Falls Kommunikationsdefizite durch Störquellen bei einer Sender-Empfänger-Übertragung vorliegen, können diese reduziert und möglicherweise vermieden werden, wenn im Vorfeld Vereinbarungen getroffen werden, Informationen zielgruppenadäquat zu encodieren und decodieren. So könnten bspw. Fachbegriffe und eine Prioritätensetzung vermieden und der zwischenmenschliche Kommunikationsprozess (interpersonelle Umgang miteinander) geregelt werden.
Ein Informationsaustausch muss jedoch nicht zwangsläufig zwischen zwei Personen stattfinden, sondern es kann sich auch um eine Kommunikation zwischen Mensch und Technik handeln. Denken wir hier beispielsweise an die Bereiche „Erweiterte Realität (Augmented reality)“, also an die Wahrnehmung von Realbildern mit zusätzlichen Informationen, oder an “Mensch-Computer-Interaktionen” (bspw. kommuniziert ein Mensch über die Sprachsteuerung eines Bordcomputers mit dem Fahrzeug). Dementsprechende störende Prozesse sind innerhalb der Problemfelder durch technische Komplikationen anzusiedeln.
Quellenverzeichnis
Cherry, C. E. (1953). Some experiments on the recognition of speech, with one and with two ears. In: Journal of the Acoustical Society of America. Vol. 25, Nr. 5, 1953, S. 975–979.
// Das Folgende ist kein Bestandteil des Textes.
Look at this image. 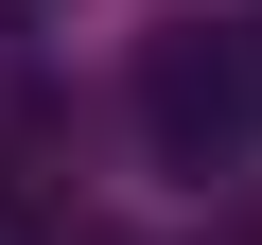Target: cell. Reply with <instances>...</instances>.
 Wrapping results in <instances>:
<instances>
[{
  "label": "cell",
  "mask_w": 262,
  "mask_h": 245,
  "mask_svg": "<svg viewBox=\"0 0 262 245\" xmlns=\"http://www.w3.org/2000/svg\"><path fill=\"white\" fill-rule=\"evenodd\" d=\"M140 122H158V158H245L262 140V35H158Z\"/></svg>",
  "instance_id": "obj_1"
}]
</instances>
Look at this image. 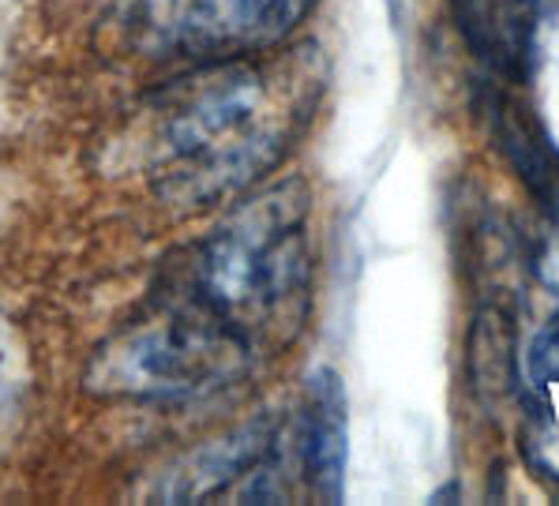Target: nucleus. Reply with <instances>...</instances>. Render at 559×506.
<instances>
[{
	"label": "nucleus",
	"instance_id": "obj_1",
	"mask_svg": "<svg viewBox=\"0 0 559 506\" xmlns=\"http://www.w3.org/2000/svg\"><path fill=\"white\" fill-rule=\"evenodd\" d=\"M271 53L206 60L162 94L154 180L162 200L180 207L234 200L294 150L323 83L308 53Z\"/></svg>",
	"mask_w": 559,
	"mask_h": 506
},
{
	"label": "nucleus",
	"instance_id": "obj_3",
	"mask_svg": "<svg viewBox=\"0 0 559 506\" xmlns=\"http://www.w3.org/2000/svg\"><path fill=\"white\" fill-rule=\"evenodd\" d=\"M255 364L245 338L169 293L147 323H132L94 353L87 390L124 401H195L234 387Z\"/></svg>",
	"mask_w": 559,
	"mask_h": 506
},
{
	"label": "nucleus",
	"instance_id": "obj_4",
	"mask_svg": "<svg viewBox=\"0 0 559 506\" xmlns=\"http://www.w3.org/2000/svg\"><path fill=\"white\" fill-rule=\"evenodd\" d=\"M316 0H124L120 27L147 57L234 60L271 53Z\"/></svg>",
	"mask_w": 559,
	"mask_h": 506
},
{
	"label": "nucleus",
	"instance_id": "obj_2",
	"mask_svg": "<svg viewBox=\"0 0 559 506\" xmlns=\"http://www.w3.org/2000/svg\"><path fill=\"white\" fill-rule=\"evenodd\" d=\"M308 289V188L282 180L240 200L188 255L174 297L214 315L260 357L305 327Z\"/></svg>",
	"mask_w": 559,
	"mask_h": 506
},
{
	"label": "nucleus",
	"instance_id": "obj_7",
	"mask_svg": "<svg viewBox=\"0 0 559 506\" xmlns=\"http://www.w3.org/2000/svg\"><path fill=\"white\" fill-rule=\"evenodd\" d=\"M526 372L537 387H556L559 390V312L537 334H533L530 353H526Z\"/></svg>",
	"mask_w": 559,
	"mask_h": 506
},
{
	"label": "nucleus",
	"instance_id": "obj_5",
	"mask_svg": "<svg viewBox=\"0 0 559 506\" xmlns=\"http://www.w3.org/2000/svg\"><path fill=\"white\" fill-rule=\"evenodd\" d=\"M346 458H349V406L338 372L320 368L308 380L300 406V466L308 484L326 503L346 495Z\"/></svg>",
	"mask_w": 559,
	"mask_h": 506
},
{
	"label": "nucleus",
	"instance_id": "obj_6",
	"mask_svg": "<svg viewBox=\"0 0 559 506\" xmlns=\"http://www.w3.org/2000/svg\"><path fill=\"white\" fill-rule=\"evenodd\" d=\"M271 447H274V424L271 420H252V424L237 427L234 435H226L218 443H206L203 450H195L192 458L180 461L177 473L166 477L158 495L169 503L211 499V495L226 492L234 480L260 469V461L271 454Z\"/></svg>",
	"mask_w": 559,
	"mask_h": 506
}]
</instances>
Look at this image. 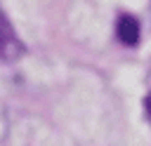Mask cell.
I'll use <instances>...</instances> for the list:
<instances>
[{"instance_id":"6da1fadb","label":"cell","mask_w":151,"mask_h":146,"mask_svg":"<svg viewBox=\"0 0 151 146\" xmlns=\"http://www.w3.org/2000/svg\"><path fill=\"white\" fill-rule=\"evenodd\" d=\"M116 33H118L120 42H125V45H134L137 38H139V24H137V19L123 14V16L118 19V31H116Z\"/></svg>"},{"instance_id":"7a4b0ae2","label":"cell","mask_w":151,"mask_h":146,"mask_svg":"<svg viewBox=\"0 0 151 146\" xmlns=\"http://www.w3.org/2000/svg\"><path fill=\"white\" fill-rule=\"evenodd\" d=\"M7 132H9V120H7V113H5V108L0 106V144L7 139Z\"/></svg>"},{"instance_id":"3957f363","label":"cell","mask_w":151,"mask_h":146,"mask_svg":"<svg viewBox=\"0 0 151 146\" xmlns=\"http://www.w3.org/2000/svg\"><path fill=\"white\" fill-rule=\"evenodd\" d=\"M144 111H146V118L151 120V92H149L146 99H144Z\"/></svg>"}]
</instances>
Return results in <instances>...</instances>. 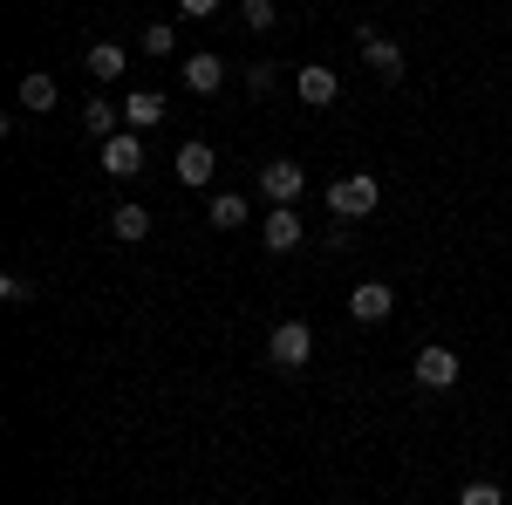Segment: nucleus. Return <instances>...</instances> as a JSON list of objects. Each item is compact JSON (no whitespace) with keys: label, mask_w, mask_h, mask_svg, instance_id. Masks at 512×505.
<instances>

Hermanni, A.-J. (2019). Problemfelder der Kommunikationsvermittlung. Vorlesungen an der SRH Fernhochschule - The Mobile University.
Krämer, S. (2008). Medium, Bote, Übertragung: Kleine Metaphysik der Medialität. Frankfurt am Main: Suhrkamp.
McLuhan, M. (1964). Understanding Media: The Extensions of Man. New York: McGraw-Hill.
Noë, A. (2004). Action in Perception. Cambridge, MA: MIT Press.
Pörksen, B., & Schulz von Thun, F. (2008). Kommunikation als Lebenskunst: Philosophie und Praxis des Miteinander-Redens. Reinbek bei Hamburg: Rowohlt.
Shannon, C. E./Weaver, W. (1949). The Mathematical Theory of Communication. In: The Bell System Technical Journal 27 (3-4), S. 379-423, 623-656. Shannon und Weaver waren Mathematiker bei der Bell-Telefon-Gesellschaft.